À FAIRE:
a) Selon l'extrait fourni, qu'est-ce qui pousse l'éditeur et le producteur à réclamer une suite ? Répondez en une à trois phrases.
b) Transcrivez l'extrait fourni à partir de « 26 mai 2022 » jusqu'à « autre histoire ? » inclus.

EXTRAIT FOURNI:
26 mai 2022

Chers frères et sœurs,

Quand le premier livre d’un écrivain s’est bien vendu, son éditeur se frotte les mains, débouche le champagne et réclame la suite de l’histoire. Quand un film a fait beaucoup d’entrées, son producteur se frotte les mains, allume un cigare et demande le scénario du film suivant, avec le même titre, suivi du chiffre 2. Et l’auteur, tout en se réjouissant, s’interroge : que faire ? Faut-il accepter le succès facile en reproduisant une recette qui a plu, ou bien rechercher le risque en racontant une histoire différente ? « La suite », au fond, qu’est-ce que c’est ? La même histoire, ou bien une autre histoire ?

FICHES EXTRAITES:

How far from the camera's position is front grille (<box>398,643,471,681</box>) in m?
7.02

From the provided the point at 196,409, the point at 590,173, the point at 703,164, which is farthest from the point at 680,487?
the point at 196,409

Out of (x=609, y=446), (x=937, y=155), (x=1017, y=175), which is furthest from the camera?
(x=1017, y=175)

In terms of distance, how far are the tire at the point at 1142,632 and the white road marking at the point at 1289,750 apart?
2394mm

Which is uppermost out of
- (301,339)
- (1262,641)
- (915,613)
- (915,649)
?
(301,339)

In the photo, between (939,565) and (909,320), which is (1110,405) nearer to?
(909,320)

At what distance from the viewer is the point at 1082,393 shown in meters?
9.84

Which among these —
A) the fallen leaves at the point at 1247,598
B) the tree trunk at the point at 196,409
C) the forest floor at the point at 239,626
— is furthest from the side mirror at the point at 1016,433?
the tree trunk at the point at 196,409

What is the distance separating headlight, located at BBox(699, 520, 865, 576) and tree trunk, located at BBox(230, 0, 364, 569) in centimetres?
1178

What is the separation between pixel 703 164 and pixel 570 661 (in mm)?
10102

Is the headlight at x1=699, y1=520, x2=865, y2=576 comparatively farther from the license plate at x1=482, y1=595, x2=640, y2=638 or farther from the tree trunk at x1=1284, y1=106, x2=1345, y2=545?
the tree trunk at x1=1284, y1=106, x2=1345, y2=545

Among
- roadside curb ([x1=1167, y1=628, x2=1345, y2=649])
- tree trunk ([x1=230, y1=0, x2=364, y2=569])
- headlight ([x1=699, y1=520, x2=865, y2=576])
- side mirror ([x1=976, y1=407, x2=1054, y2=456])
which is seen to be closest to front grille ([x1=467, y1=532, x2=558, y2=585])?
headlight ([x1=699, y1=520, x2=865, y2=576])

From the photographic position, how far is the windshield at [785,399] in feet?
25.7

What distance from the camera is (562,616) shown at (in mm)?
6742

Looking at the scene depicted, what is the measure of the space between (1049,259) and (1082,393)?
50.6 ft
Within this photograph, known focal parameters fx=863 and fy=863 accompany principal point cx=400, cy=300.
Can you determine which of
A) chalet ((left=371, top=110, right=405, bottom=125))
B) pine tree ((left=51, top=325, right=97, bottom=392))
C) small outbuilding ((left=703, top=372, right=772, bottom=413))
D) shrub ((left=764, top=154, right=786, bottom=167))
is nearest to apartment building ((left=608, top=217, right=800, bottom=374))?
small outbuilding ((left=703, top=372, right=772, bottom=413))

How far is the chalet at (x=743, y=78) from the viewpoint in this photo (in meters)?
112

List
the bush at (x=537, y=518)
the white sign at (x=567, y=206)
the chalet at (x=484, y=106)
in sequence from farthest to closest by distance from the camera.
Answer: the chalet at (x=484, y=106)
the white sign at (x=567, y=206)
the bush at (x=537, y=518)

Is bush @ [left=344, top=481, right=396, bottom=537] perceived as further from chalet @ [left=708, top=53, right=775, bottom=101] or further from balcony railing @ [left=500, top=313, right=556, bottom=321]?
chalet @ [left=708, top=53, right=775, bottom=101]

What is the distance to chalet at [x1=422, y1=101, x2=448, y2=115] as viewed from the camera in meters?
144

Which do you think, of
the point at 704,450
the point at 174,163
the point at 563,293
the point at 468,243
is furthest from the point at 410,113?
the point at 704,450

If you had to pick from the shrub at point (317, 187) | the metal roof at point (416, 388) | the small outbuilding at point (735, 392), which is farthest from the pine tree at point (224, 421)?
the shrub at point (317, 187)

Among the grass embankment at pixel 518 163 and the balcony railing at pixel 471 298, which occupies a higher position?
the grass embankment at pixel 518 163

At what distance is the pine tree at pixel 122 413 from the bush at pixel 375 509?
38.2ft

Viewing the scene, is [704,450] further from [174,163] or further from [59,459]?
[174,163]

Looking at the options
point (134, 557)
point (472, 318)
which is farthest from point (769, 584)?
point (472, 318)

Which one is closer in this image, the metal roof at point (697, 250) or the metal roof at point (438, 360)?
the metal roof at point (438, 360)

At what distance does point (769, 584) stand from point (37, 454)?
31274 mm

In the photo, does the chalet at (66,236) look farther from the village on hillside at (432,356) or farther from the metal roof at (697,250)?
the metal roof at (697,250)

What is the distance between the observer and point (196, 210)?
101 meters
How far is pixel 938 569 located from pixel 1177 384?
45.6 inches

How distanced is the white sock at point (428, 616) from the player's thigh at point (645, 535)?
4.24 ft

RÉPONSES AUX CONSIGNES:
a) L'éditeur réclame la suite de l'histoire parce que le premier livre de l'écrivain s'est bien vendu. Le producteur demande le scénario du film suivant parce que le film a fait beaucoup d'entrées.

b)
26 mai 2022

Chers frères et sœurs,

Quand le premier livre d’un écrivain s’est bien vendu, son éditeur se frotte les mains, débouche le champagne et réclame la suite de l’histoire. Quand un film a fait beaucoup d’entrées, son producteur se frotte les mains, allume un cigare et demande le scénario du film suivant, avec le même titre, suivi du chiffre 2. Et l’auteur, tout en se réjouissant, s’interroge : que faire ? Faut-il accepter le succès facile en reproduisant une recette qui a plu, ou bien rechercher le risque en racontant une histoire différente ? « La suite », au fond, qu’est-ce que c’est ? La même histoire, ou bien une autre histoire ?